Quelle fut notre surprise, aux gestionaires de l'ONF et à moi-même, d'apercevoir au milieu de l'été quelques jeunes plantes aux feuilles allongées poussant aux côtés des deux premières espèces. La saison fraîche approchant, cette nouvelle espèce ne semblait pas vouloir former d'hibernacles. Les plus vigoureuses hissaient de timides tiges florales, trop tardives pour épanouir les pétales roses (!!!) que contenaient les boutons. Il s'agissait hélas de Drosera capensis qui n'a pu être introduite que clandestinement, sans doute par semis. Elle ressemble de très près à Drosera anglica, qui fait partie de la flore française.
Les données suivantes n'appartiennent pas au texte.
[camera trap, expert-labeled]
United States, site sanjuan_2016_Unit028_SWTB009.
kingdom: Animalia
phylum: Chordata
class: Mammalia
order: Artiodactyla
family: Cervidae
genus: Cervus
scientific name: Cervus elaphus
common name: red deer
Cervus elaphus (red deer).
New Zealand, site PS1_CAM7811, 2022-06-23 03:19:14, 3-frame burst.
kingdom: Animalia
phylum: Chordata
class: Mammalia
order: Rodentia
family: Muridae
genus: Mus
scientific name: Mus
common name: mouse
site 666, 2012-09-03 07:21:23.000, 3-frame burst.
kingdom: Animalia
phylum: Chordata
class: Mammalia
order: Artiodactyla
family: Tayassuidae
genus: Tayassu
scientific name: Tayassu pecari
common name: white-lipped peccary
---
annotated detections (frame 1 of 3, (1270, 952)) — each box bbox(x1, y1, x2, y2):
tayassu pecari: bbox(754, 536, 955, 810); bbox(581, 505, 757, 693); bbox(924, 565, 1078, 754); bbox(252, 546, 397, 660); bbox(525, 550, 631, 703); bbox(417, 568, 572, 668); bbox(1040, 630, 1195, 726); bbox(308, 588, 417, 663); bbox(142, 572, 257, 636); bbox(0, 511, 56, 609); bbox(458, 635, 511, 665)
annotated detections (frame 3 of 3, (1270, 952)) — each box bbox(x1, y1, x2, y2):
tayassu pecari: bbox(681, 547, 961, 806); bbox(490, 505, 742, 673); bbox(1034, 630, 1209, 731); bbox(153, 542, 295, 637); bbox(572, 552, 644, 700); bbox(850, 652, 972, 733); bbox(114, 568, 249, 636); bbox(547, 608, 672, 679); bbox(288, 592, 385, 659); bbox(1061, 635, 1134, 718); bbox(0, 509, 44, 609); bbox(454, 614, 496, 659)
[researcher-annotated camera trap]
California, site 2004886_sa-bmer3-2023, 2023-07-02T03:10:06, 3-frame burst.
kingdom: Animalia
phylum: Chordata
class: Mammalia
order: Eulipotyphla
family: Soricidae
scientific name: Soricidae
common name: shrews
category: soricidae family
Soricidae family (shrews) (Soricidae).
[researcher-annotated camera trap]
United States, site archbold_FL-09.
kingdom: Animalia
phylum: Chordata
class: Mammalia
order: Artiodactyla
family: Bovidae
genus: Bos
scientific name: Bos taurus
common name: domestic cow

Son adaptabilité et sa robustesse maintes fois constatées en culture la font paraître susceptible de concurencer, dans certaines conditions de milieu, les DROSERA indigènes, voire de provoquer une pollution génétique, car toute éventualité d'hybridation, bien qu'improbable, ne puisse être écartée. A tout le moins, sa présence fait perdre au site son caractère naturel et perturbe les travaux scientifiques qui y sont entrepris. La saison de croissance a heureusement été trop courte pour que l'intruse accomplisse son cycle de reproduction et se ressème, et les gelées hivernales devraient éliminer les plantes adultes.

Il n'en reste pas moins que l'introduction d'espèces étrangères représente un danger réel pour un écosystème. Les exemples tant animaux que végétaux ne manquent pas. Les célèbres cas des antipodes (lapins, renards, Opuntia en Australie) ne doivent pas masquer d'autres accidents beaucoup plus proches de nous, dus souvent à la négligence de quelques apprentis sorciers. Bien que théoriquement frileuses, les tortues de Floride relachées dans nos étangs éliminent progressivement la rare Cistude d'Europe, et que penser de la célèbre Caulerpa taxifolia tropicale en Méditerranée ?

Dans l'immédiat, ces prélèvements et cette introduction, qui ne peuvent manquer de faire naître des soupçons à l'encontre des cultivateurs et amateurs de DROSERA, risquent de jeter le discrédit sur notre association, c'est pourquoi nous les condamnons formellement.

Si le législateur a pour l'instant encore omis cet aspect des choses, ne devons-nous pas élargir la notion de protection à l'environnement propice à la survie d'une espèce en danger. A quoi sert-il d'interdire la collecte d'une plante si son habitat peut être sacrifié pour une illusoire valorisation du site ou des expérimentations intempestives ?

Je remercie pour sa relecture attentive et ses conseils constructifs M. H. Morel du Comité Scientifique des RBD, et ai rédigé cet article suite à notre rencontre du 15 novembre 1993 à l'ONF de Rambouillet.